A lot of the news coming out of Egypt these days is truly professional journalism at its best. And because it is at its best, it is also heart-breaking and maddening.
But regardless of how excellent some of the reporting has undoubtedly been, readers are left with nagging questions that just won't go away. And maybe that's as it should be, because it draws us in for more answers.
Last week, two of the best journalists covering the Egypt story filed spine-chilling accounts of former political prisoners and their relatives rampaging through the Ministry of Interior -- which ran the security police and made the life and death decisions about torture -- looking for the files of their loved ones.

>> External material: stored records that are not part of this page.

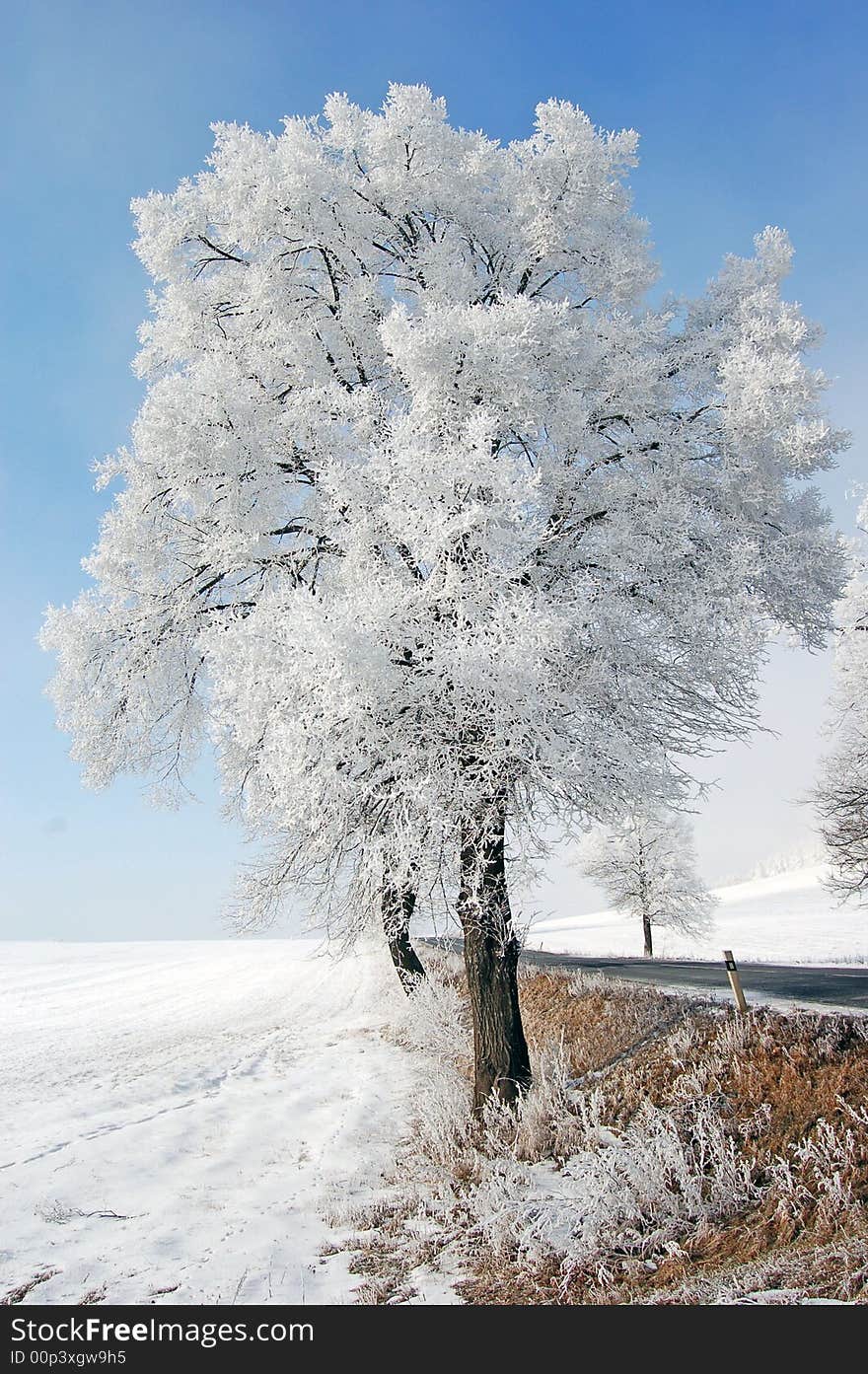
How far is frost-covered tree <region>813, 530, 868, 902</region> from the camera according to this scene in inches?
653

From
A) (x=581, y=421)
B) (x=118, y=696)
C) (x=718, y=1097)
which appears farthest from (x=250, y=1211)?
(x=581, y=421)

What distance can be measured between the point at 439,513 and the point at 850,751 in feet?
60.7

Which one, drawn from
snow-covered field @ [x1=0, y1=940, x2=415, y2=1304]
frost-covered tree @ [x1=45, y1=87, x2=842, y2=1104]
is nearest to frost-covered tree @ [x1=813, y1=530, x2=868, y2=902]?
frost-covered tree @ [x1=45, y1=87, x2=842, y2=1104]

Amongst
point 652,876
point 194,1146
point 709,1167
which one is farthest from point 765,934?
point 709,1167

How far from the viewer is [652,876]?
3544cm

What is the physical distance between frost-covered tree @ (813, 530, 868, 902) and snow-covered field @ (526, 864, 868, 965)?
392 centimetres

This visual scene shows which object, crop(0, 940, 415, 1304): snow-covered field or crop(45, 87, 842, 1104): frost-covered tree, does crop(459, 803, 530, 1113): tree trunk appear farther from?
crop(0, 940, 415, 1304): snow-covered field

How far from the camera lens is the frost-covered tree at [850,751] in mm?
16594

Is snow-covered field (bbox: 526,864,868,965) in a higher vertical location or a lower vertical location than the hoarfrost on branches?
lower

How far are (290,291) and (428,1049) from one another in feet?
34.1

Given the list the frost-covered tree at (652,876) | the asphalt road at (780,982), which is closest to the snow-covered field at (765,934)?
the frost-covered tree at (652,876)

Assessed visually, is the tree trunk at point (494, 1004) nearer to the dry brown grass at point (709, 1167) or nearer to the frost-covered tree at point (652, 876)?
the dry brown grass at point (709, 1167)

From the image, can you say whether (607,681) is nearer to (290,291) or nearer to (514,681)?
(514,681)

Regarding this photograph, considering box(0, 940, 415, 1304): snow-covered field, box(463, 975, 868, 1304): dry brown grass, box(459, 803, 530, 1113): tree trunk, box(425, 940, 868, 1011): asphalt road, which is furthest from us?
box(425, 940, 868, 1011): asphalt road
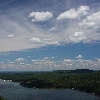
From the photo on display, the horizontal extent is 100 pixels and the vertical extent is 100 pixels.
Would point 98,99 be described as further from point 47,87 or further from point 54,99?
point 47,87

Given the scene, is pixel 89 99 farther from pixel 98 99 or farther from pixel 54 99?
pixel 54 99

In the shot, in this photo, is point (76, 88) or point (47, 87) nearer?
point (76, 88)

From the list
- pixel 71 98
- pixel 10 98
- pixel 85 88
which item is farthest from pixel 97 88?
pixel 10 98

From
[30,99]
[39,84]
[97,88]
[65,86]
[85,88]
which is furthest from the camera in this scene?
[39,84]

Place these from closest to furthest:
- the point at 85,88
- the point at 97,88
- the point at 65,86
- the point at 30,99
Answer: the point at 30,99 < the point at 97,88 < the point at 85,88 < the point at 65,86

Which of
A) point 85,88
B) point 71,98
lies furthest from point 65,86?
point 71,98

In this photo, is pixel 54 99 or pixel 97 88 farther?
pixel 97 88

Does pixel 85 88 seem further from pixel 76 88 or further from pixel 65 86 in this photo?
pixel 65 86

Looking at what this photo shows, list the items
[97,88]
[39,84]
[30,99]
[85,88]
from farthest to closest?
[39,84] < [85,88] < [97,88] < [30,99]

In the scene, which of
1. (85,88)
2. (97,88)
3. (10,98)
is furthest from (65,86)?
(10,98)
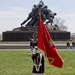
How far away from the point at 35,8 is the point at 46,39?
50482 mm

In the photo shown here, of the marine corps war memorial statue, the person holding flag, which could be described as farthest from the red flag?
the marine corps war memorial statue

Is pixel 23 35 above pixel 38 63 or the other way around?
the other way around

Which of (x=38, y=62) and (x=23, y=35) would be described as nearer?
(x=38, y=62)

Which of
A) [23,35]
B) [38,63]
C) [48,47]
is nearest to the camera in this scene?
[48,47]

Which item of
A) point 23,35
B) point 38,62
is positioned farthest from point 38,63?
point 23,35

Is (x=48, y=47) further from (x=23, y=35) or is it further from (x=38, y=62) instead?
(x=23, y=35)

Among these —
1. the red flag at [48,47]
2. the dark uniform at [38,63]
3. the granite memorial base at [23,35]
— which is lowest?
the granite memorial base at [23,35]

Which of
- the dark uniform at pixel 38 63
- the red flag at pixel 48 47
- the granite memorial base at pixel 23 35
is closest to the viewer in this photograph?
the red flag at pixel 48 47

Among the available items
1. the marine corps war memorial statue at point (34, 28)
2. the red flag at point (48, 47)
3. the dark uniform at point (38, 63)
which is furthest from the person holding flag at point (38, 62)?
the marine corps war memorial statue at point (34, 28)

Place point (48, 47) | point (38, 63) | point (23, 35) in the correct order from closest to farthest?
point (48, 47) → point (38, 63) → point (23, 35)

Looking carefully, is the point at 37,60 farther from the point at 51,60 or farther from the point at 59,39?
the point at 59,39

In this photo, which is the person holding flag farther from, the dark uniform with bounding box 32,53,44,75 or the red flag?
the red flag

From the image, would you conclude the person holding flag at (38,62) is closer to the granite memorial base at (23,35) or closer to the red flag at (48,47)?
the red flag at (48,47)

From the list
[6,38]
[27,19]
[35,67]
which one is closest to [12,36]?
[6,38]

Some of those loved ones has been secretary executed. Some had been tortured until they died. Many had been "disappeared" and would probably never be heard from or about again.
Those journalists are Hannah Allam of McClatchy Newspapers and Andrea Bruce of The New York Times.
Here's how Hannah Allam begins her piece, which is datelined Cairo:
"Trudging through dungeon-like cells and mounds of shredded documents, hundreds of Egyptians on Saturday surged into the Cairo headquarters of the dreaded State Security apparatus for an unprecedented look inside buildings where political prisoners endured horrific torture."
"Some former prisoners sobbed as they saw their old cells, recalling electric shocks and severe beatings. Families held passport photos of missing relatives and were desperate to explore the dank chambers for clues to their fates."